공간 관계 데이터:

"""

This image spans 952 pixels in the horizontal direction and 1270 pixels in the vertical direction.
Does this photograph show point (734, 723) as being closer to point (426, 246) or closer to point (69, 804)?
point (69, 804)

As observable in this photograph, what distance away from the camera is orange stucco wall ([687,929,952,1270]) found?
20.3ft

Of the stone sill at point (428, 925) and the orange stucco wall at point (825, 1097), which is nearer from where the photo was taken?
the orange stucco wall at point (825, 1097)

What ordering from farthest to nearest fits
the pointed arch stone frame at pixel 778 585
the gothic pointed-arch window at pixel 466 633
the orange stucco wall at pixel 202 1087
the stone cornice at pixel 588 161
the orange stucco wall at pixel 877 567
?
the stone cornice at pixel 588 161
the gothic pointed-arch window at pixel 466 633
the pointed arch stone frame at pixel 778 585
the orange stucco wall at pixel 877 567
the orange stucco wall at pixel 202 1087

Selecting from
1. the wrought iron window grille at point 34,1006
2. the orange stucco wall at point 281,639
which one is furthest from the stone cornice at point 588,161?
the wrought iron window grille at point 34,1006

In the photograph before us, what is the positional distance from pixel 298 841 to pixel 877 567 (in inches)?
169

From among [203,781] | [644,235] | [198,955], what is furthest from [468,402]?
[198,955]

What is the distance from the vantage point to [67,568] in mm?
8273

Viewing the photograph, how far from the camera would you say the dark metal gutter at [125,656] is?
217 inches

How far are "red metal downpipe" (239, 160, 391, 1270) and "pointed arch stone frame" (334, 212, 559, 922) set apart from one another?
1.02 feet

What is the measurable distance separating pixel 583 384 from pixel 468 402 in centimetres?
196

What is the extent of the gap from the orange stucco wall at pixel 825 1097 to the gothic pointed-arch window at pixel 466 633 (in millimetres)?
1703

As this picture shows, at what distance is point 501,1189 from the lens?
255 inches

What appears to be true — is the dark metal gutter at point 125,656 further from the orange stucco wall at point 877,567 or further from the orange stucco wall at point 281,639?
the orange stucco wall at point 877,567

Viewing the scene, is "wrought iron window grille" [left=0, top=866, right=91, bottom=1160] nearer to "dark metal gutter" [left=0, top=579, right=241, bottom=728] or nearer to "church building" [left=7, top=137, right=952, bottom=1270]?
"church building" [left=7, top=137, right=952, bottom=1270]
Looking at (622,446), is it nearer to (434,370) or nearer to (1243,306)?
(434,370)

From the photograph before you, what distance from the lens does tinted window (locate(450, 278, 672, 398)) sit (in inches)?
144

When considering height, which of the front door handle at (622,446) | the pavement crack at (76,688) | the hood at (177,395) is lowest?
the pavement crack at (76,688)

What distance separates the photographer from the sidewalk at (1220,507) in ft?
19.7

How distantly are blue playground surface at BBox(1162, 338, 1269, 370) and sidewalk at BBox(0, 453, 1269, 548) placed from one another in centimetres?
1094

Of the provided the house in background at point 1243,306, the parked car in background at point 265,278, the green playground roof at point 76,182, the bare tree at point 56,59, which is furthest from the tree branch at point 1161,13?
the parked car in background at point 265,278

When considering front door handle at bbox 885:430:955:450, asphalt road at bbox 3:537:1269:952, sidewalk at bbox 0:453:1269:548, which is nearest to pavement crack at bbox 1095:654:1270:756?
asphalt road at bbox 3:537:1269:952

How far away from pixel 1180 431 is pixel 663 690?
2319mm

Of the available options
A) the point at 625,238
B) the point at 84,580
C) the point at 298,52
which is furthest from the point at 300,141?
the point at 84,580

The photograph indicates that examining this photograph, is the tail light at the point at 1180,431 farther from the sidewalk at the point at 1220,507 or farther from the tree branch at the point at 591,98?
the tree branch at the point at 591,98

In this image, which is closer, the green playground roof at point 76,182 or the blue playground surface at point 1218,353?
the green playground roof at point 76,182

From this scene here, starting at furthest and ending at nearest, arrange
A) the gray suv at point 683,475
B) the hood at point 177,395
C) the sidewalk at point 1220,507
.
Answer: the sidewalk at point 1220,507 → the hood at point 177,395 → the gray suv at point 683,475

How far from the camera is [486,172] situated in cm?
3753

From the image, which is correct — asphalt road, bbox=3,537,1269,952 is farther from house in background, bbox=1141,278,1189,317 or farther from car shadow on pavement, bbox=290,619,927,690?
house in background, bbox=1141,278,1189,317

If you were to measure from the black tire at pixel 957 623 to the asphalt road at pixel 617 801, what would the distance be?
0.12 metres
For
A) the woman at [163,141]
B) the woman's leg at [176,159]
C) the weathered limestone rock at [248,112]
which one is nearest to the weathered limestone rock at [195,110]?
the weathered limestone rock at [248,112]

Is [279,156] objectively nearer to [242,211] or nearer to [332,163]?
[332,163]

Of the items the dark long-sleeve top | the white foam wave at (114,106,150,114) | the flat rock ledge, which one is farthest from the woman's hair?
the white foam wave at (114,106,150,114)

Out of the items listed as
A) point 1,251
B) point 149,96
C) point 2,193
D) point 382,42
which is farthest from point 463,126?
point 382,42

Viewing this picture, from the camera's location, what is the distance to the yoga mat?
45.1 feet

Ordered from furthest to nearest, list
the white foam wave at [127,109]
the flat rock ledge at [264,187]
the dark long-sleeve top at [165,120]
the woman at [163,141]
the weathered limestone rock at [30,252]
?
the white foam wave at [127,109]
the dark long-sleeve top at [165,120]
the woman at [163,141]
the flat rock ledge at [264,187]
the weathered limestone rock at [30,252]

"""

위의 기록 전체를 한 글자도 바꾸지 말고 처음부터 끝까지 그대로 옮겨 적으세요.

This image spans 952 pixels in the horizontal direction and 1270 pixels in the vertical direction.
Does this photograph show point (734, 723) as being closer to point (426, 246) or closer to point (69, 804)?
point (69, 804)

As observable in this photograph, what distance away from the camera is orange stucco wall ([687,929,952,1270]) found?
20.3ft

Of the stone sill at point (428, 925) and the orange stucco wall at point (825, 1097), which is nearer from where the photo was taken?
the orange stucco wall at point (825, 1097)

What ordering from farthest to nearest fits
the pointed arch stone frame at pixel 778 585
the gothic pointed-arch window at pixel 466 633
the orange stucco wall at pixel 202 1087
the stone cornice at pixel 588 161
the orange stucco wall at pixel 877 567
?
the stone cornice at pixel 588 161
the gothic pointed-arch window at pixel 466 633
the pointed arch stone frame at pixel 778 585
the orange stucco wall at pixel 877 567
the orange stucco wall at pixel 202 1087

Selecting from
1. the wrought iron window grille at point 34,1006
2. the orange stucco wall at point 281,639
which one is furthest from the stone cornice at point 588,161?
the wrought iron window grille at point 34,1006

In the photograph before us, what is the positional distance from pixel 298 841 to pixel 877 567 (in inches)?
169

From among [203,781] | [644,235] | [198,955], what is furthest from [468,402]?
[198,955]

What is the distance from the vantage point to [67,568] in mm?
8273

Viewing the photograph, how far from the camera would you say the dark metal gutter at [125,656] is?
217 inches

How far are "red metal downpipe" (239, 160, 391, 1270) and "pointed arch stone frame" (334, 212, 559, 922) set apart from one another?
1.02 feet

What is the measurable distance separating pixel 583 384 from pixel 468 402 in centimetres?
196

What is the extent of the gap from the orange stucco wall at pixel 825 1097 to the gothic pointed-arch window at pixel 466 633 (in millimetres)?
1703

As this picture shows, at what distance is point 501,1189 from the lens?
255 inches

What appears to be true — is the dark metal gutter at point 125,656 further from the orange stucco wall at point 877,567 or further from the orange stucco wall at point 281,639?
the orange stucco wall at point 877,567

Viewing the scene, is "wrought iron window grille" [left=0, top=866, right=91, bottom=1160] nearer to "dark metal gutter" [left=0, top=579, right=241, bottom=728] or nearer to "church building" [left=7, top=137, right=952, bottom=1270]?
"church building" [left=7, top=137, right=952, bottom=1270]
Looking at (622,446), is it nearer to (434,370) or nearer to (1243,306)?
(434,370)

From the photograph before you, what distance from the lens does tinted window (locate(450, 278, 672, 398)) sit (in inches)?
144

When considering height, which of the front door handle at (622,446) | the pavement crack at (76,688) | the hood at (177,395) is lowest?
the pavement crack at (76,688)

What distance separates the photographer from the sidewalk at (1220,507) in ft?
19.7

How distantly are blue playground surface at BBox(1162, 338, 1269, 370) and sidewalk at BBox(0, 453, 1269, 548) placed from one another in centimetres?
1094

Of the provided the house in background at point 1243,306, the parked car in background at point 265,278, the green playground roof at point 76,182, the bare tree at point 56,59, which is furthest from the tree branch at point 1161,13?
the parked car in background at point 265,278

When considering front door handle at bbox 885:430:955:450, asphalt road at bbox 3:537:1269:952, sidewalk at bbox 0:453:1269:548, which is nearest to pavement crack at bbox 1095:654:1270:756?
asphalt road at bbox 3:537:1269:952

How far away from pixel 1180 431 is pixel 663 690?
2319mm

Of the available options
A) the point at 625,238
B) the point at 84,580
C) the point at 298,52
which is furthest from the point at 300,141?
the point at 84,580

The photograph indicates that examining this photograph, is the tail light at the point at 1180,431 farther from the sidewalk at the point at 1220,507 or farther from the tree branch at the point at 591,98?
the tree branch at the point at 591,98

In this image, which is closer, the green playground roof at point 76,182 or the blue playground surface at point 1218,353?
the green playground roof at point 76,182

From this scene here, starting at furthest and ending at nearest, arrange
A) the gray suv at point 683,475
B) the hood at point 177,395
C) the sidewalk at point 1220,507
.
Answer: the sidewalk at point 1220,507 → the hood at point 177,395 → the gray suv at point 683,475

How far from the camera is [486,172] situated in cm?
3753

From the image, which is correct — asphalt road, bbox=3,537,1269,952 is farther from house in background, bbox=1141,278,1189,317 or farther from car shadow on pavement, bbox=290,619,927,690?
house in background, bbox=1141,278,1189,317

If you were to measure from the black tire at pixel 957 623 to the asphalt road at pixel 617 801, what would the distance be?
0.12 metres
For
A) the woman at [163,141]
B) the woman's leg at [176,159]
C) the weathered limestone rock at [248,112]
which one is nearest to the weathered limestone rock at [195,110]?
the weathered limestone rock at [248,112]

Is [279,156] objectively nearer to [242,211] or nearer to [332,163]?
[332,163]

Of the items the dark long-sleeve top | the white foam wave at (114,106,150,114) | the flat rock ledge, which one is farthest from the woman's hair?
the white foam wave at (114,106,150,114)

Out of the items listed as
A) point 1,251
B) point 149,96
C) point 2,193
D) point 382,42
which is farthest from point 463,126?
point 382,42

Viewing this picture, from the camera's location, what is the distance to the yoga mat?
45.1 feet

Ordered from furthest to nearest, list
the white foam wave at [127,109]
the flat rock ledge at [264,187]
the dark long-sleeve top at [165,120]
the woman at [163,141]
the weathered limestone rock at [30,252]
?
the white foam wave at [127,109]
the dark long-sleeve top at [165,120]
the woman at [163,141]
the flat rock ledge at [264,187]
the weathered limestone rock at [30,252]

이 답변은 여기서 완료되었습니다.